With the sweeping social changes that occurred after World War II - the civil rights movement and pursuant affirmative-action policies of the late 1960s - African Americans not only began to appear in greater numbers (or to appear for the first time) on college campuses across America but began to shape the character of university life. Before this period of freedom and opportunity, however, any African American who wished a higher education had to fend for him- or herself in an often harsh environment, within a system of routinized prejudice in which the deck was stacked against the black individual even if he or she achieved academic success. In short, high grades and a diploma were no guarantee of professional success.
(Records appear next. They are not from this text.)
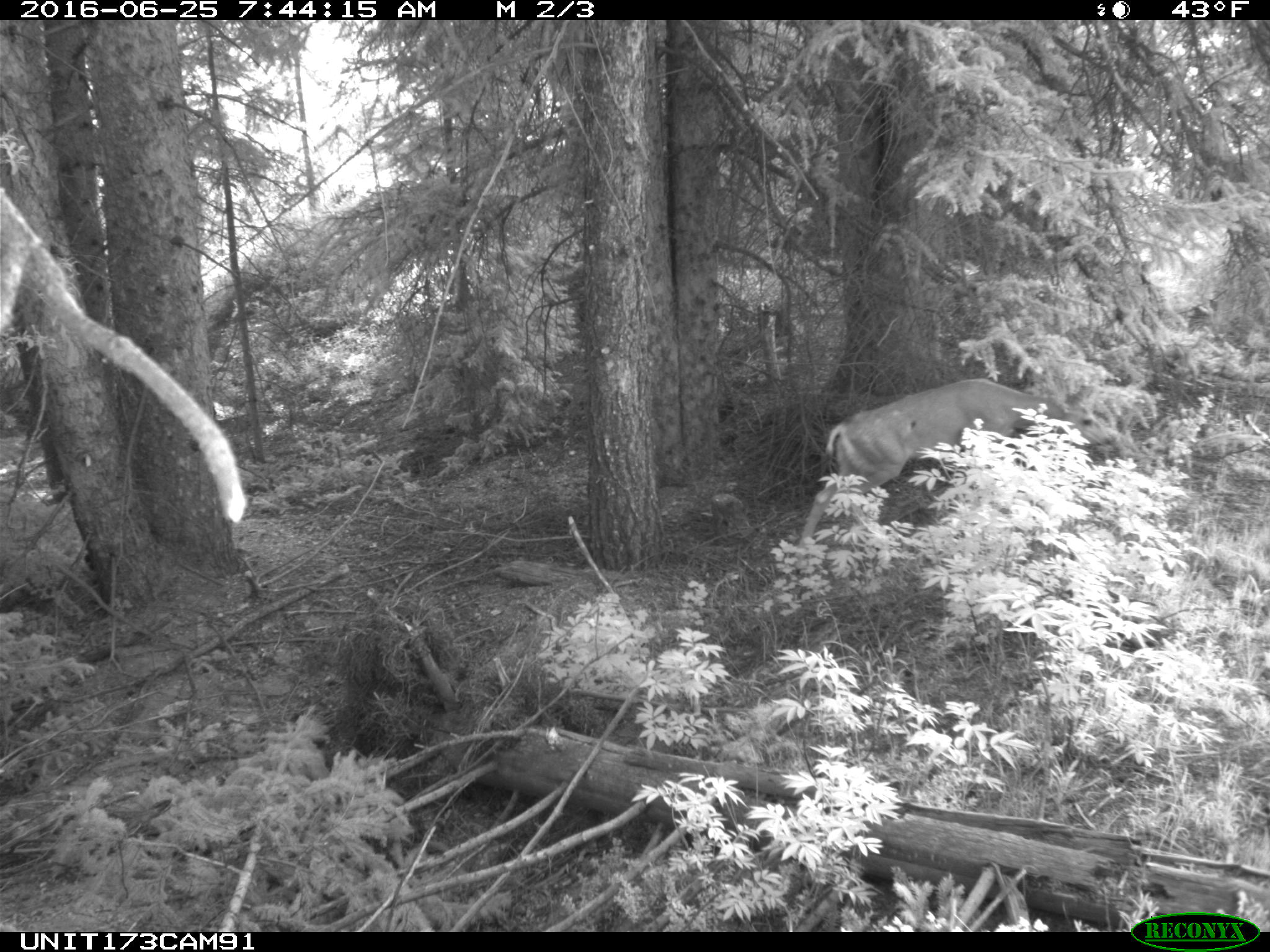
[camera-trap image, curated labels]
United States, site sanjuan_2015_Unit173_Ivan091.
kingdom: Animalia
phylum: Chordata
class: Mammalia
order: Artiodactyla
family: Cervidae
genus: Odocoileus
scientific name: Odocoileus hemionus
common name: mule deer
Odocoileus hemionus (mule deer).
In this sprightly, forthright, and inspirational collection of interviews with some of the first African Americans to graduate from the University of California at Berkeley, Gabrielle Morris presents a composite portrait of the black student at a primarily white college from 1914 to 1960. The anecdotal, lively quality of these narratives of accomplished individualslegislators, lawyers, pioneering librarians and educators, businessmen, an economist, a chemist, an optometrist, and a pilot - offers a one-to-one experience, like an older friend or relative telling what life was like for a black college student in the 1920s, 1930s, and 1940s. These interviewees confront racial stereotypes through their testimony about their childhoods, early hardships, and experiences as part of a small minority at a major university. They tell about the teachers who influenced their thinking and reveal their intense determination to get an education and advance themselves professionally.
Despite the strides in social justice that resulted from the civil rights movement, many young African Americans in the 1990s still express frustration at the emotional isolation they feel on mostly white campuses. Many of the narrators in this volume were active in the struggles of the early twentieth century that brought about the major social and political changes of the 1960s, and their similar testimonials to isolation - in the sheer physical sense as well as emotionally - should prove insightful and encouraging to young black students of today.